C. C. Frick: Dressing Renaissance Florence

Cover
Titel
Dressing Renaissance Florence. Families, Fortunes and fine Clothing


Autor(en)
Frick, Carole Collier
Erschienen
Anzahl Seiten
347 S.
Preis
$45.00
Rezensiert für H-Soz-Kult von
Thomas Lüttenberg, Fakultät für Geschichte, Universität Bielefeld

Was für ein verführerisches Projekt: Eine der interessantesten und am besten dokumentierten Stadtgesellschaften des ausgehenden Mittelalters - Florenz im 15. Jahrhundert – nur durch die Analyse der Kleidungsgewohnheiten besser zu verstehen. Carole Collier Frick hat ihre 1995 vollendete Dissertation zu einem Buch mit diesem Anspruch umgearbeitet und führt die Leser in zehn Kapiteln von der Sozialgeschichte der Florentiner Schneider (Kap. 1-3) über die Rolle der Kleidung für die Finanz- und Heiratsplanungen der wohlhabenden Familien (Kap. 4-7) bis zur - im weitesten Sinne - politischen Bedeutung der Frauen- und Männerkleidung für die Stadtgesellschaft (Kap. 8-10).

Ihren genuin sozialgeschichtlichen Ansatz stützt Frick sowohl auf Schriftquellen (Gesetzessammlungen, Zunftmatrikel, Inventare und die außerordentlich ergiebigen ricordanze - Haushalts- bzw. Tagebücher, in denen die Anfertigung von repräsentativer Frauenkleidung zum Teil minutiös geplant und beschrieben wird) als auch auf künstlerische Dokumente (Tafel- und Alfrescomalerei). Die ersten drei Kapitel führen in die rechtlichen und sozialen Bedingungen der Lebenswelt derjenigen ein, die für die Schaffung der elaborierten Kleidung der Florentiner Oberschicht sorgten. Frick stellt breit - vielleicht etwas zu breit - den Platz der Schneider im Gefüge der politisch einflussreichen Gruppierungen dar: Weil sie im Zunftsystem fast immer zu der einflusslosen Gruppe der Gebrauchtkleiderhändler (arte dei rigattieri) gehörten und nicht zur beherrschenden Zunft der Seidenhändler (arte della seta), blieben sie ohne institutionalisierte politische Artikulationsmöglichkeit. Auf der anderen Seite konnten sie unter Umständen allein durch ihre Tätigkeit Zugang zu einflussreichen Familien wie den Medici und den Tornabuoni haben, und mancher von ihnen - Frick erläutert zwei Beispiele näher - gehörte anscheinend zu einem der konkurrierenden Klientel- und Patronagesysteme. Dass auch Angehörige niederer und niedrigster sozialer Gruppierungen in solche Netze eingebunden waren, ist für vormoderne Gemeinwesen kein wirklich überraschendes Ergebnis - so dass sich die Frage aufdrängt, ob die Analyse der politischen Stellung der Schneider in Florenz für das Verständnis der politischen Rolle der Kleidung in der Stadt wirklich erheblich ist.

**ZU ERLEDIGENDE AUFGABEN:**
1. Ersetze im Abschnitt der Rezension, der mit den Worten „Frick, Carole Collier“ beginnt und mit „Stadtgesellschaft (Kap. 8-10).“ endet, „Dissertation“ durch „Doktorarbeit“.
2. In wie vielen Kapiteln führt Frick laut der Rezension die Leser durch ihr Thema?
Die Daten sind eigenständiges Material und gehören nicht zur Rezension.

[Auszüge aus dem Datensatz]
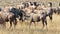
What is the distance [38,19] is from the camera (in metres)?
20.5

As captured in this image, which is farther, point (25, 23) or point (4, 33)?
point (25, 23)

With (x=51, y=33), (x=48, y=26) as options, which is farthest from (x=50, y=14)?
(x=51, y=33)

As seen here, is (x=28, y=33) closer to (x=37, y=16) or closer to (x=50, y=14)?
(x=37, y=16)

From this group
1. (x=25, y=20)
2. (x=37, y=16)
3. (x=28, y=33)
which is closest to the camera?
(x=28, y=33)

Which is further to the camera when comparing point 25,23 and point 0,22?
point 25,23

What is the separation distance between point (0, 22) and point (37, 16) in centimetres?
236

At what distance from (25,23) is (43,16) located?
1.81m

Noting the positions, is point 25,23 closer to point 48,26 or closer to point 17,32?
point 48,26

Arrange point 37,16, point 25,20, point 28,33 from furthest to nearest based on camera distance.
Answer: point 25,20 < point 37,16 < point 28,33

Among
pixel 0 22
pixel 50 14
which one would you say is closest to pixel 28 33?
pixel 0 22

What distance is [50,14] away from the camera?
2328cm

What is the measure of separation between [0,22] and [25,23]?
2737 mm

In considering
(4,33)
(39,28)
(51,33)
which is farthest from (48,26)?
(4,33)

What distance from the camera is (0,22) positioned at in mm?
19766
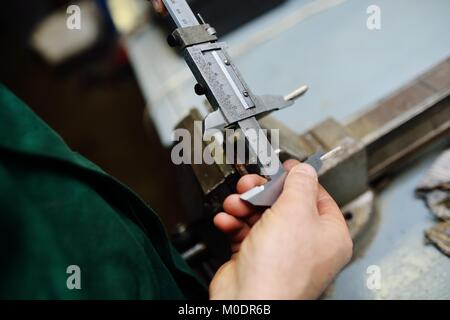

**LÖSUNGEN:**
1.
Frick, Carole Collier
Erschienen
Anzahl Seiten
347 S.
Preis
$45.00
Rezensiert für H-Soz-Kult von
Thomas Lüttenberg, Fakultät für Geschichte, Universität Bielefeld

Was für ein verführerisches Projekt: Eine der interessantesten und am besten dokumentierten Stadtgesellschaften des ausgehenden Mittelalters - Florenz im 15. Jahrhundert – nur durch die Analyse der Kleidungsgewohnheiten besser zu verstehen. Carole Collier Frick hat ihre 1995 vollendete Doktorarbeit zu einem Buch mit diesem Anspruch umgearbeitet und führt die Leser in zehn Kapiteln von der Sozialgeschichte der Florentiner Schneider (Kap. 1-3) über die Rolle der Kleidung für die Finanz- und Heiratsplanungen der wohlhabenden Familien (Kap. 4-7) bis zur - im weitesten Sinne - politischen Bedeutung der Frauen- und Männerkleidung für die Stadtgesellschaft (Kap. 8-10).

2. In zehn Kapiteln.